Growing Great Companies


Visionary Leadership

Terrorism in London. The continued manufacturing shift to China. Pension plan problems for major US corporations. Wherever you look, you see problems. You see trends and events that can have significant impacts on your business. You see risks…and you’re not the only one seeing these things, so are all the people in your organization.

The question is “how do you react?”  As a leader, people watch your every move. They study you, looking for clues to help them determine what to think and what to do. They look to you for answers…especially during times of uncertainty. Rudyard Kipling once wrote that the most critical attribute of a successful person is the ability to keep your head about you when those around you are losing their heads, and some are even blaming it on you.

Now it’s up to you to keep your head on straight and provide the vision and leadership your organization needs to manage the risks, deal with the uncertainty, and continue to prosper for years to come. Here are a few suggestions to help you:

Take Stock of Your Situation

Franklin Delano Roosevelt once said “we have nothing to fear, but fear itself.” But left unchecked, fear leads to disasterous consequences. In the absence of information, people will invent data. It often starts around the water cooler (or these days on e-mail). One person suggests his ideas about how the company will react to some issue (and as human beings we tend to take very pessimistic guesses). These suppositions quickly become rumors. The rumors become unspoken truths, and suddenly people in your organization are basing their decisions and actions on false data. And if the data is negative enough, attrition of your top talent is likely to occur. So how do you combat fear?

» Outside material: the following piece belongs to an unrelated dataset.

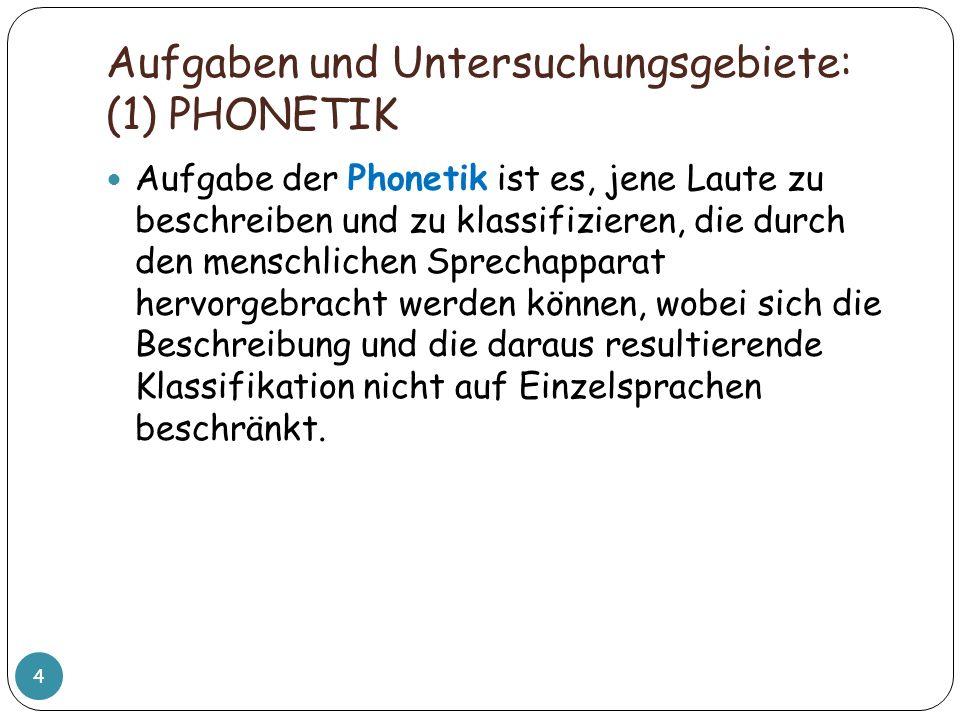 Aufgaben und Untersuchungsgebiete: (1) PHONETIK 4 Aufgabe der Phonetik ist es, jene Laute zu beschreiben und zu klassifizieren, die durch den menschli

Step 1: Articulate worst-case scenarios. Perhaps you fear the pharmaceutical industry can’t overcome the threat China poses, or that rising R&D costs mean your firm won’t remain competitive. Or maybe your fears are more localized, relating to specific problems in your department or the threat of layoffs coming down from corporate. Your fears may even be personal—what if I get laid off? How can I afford to send my kids to college?

Whether global, local or personal, fear shakes our confidence, causes stress, and keep us awake at night. Yet as scary as these situations may be, we often over-estimate the negatives and under-estimate our ability to deal with them. As a young child you may have feared monsters under the bed. What was the best way to get rid of them? Simple, turn on the lights. And that’s just what you need to do with your fears. Shine the light on them. Clearly state (to yourself) what you fear. Make a list of your worst-case scenarios…because most likely, people in your organization are fearing the same things.

Step 2: Assess your strengths. Now that you’ve unmasked your fears, it’s time to make a realistic assessment of the tools you can use to address them. Start by making a list of anything you consider to be an asset or resource. These can be specific people, technologies, industry knowledge or any other competencies your organization has and can use to gain advantage in the marketplace. They can also be intangible qualities such as the way you react to stress or how willing you are to adapt to new challenges.

Step 3: Develop contingencies. For each of the fears on your worst-case scenario list brainstorm a list of contingencies. Ask yourself the question “what would we do if this situation became reality?” Review your resources and strengths. Which resources could you put to use to address your fears?

To develop contingency plans, you can also look at the past challenges your organization has faced and how they were addressed. What went well that you would repeat? And what changes would you make the next time?  You can also look outside the pharmaceutical and biotech industries at other businesses that have faced similar challenges. What did the successful firms do to overcome their challenges? What strategies can you emulate?

See Where You Can Be of Service

Mother Theresa offered very practical advice when she said, “If you want to know how to change the world, pick up a broom.” As a visionary leader, your job is to find opportunity, and often the best opportunities come from being in service to others. This excercise is not about determining what’s profitable (although that will come later), but rather how you might be able to better service the needs of your industry, your customers and your community. For example, in the wake of the September 11th terrorist attacks, local bookstores found themselves to be important sources of information and gathering spaces for neighbors in search of answers and comfort. While large-scale tragedies magnify the need for community, the need—and opportunity—for service always exists.

Ask yourself how your business can be of greater service or help create a more enriched, positive, supportive community.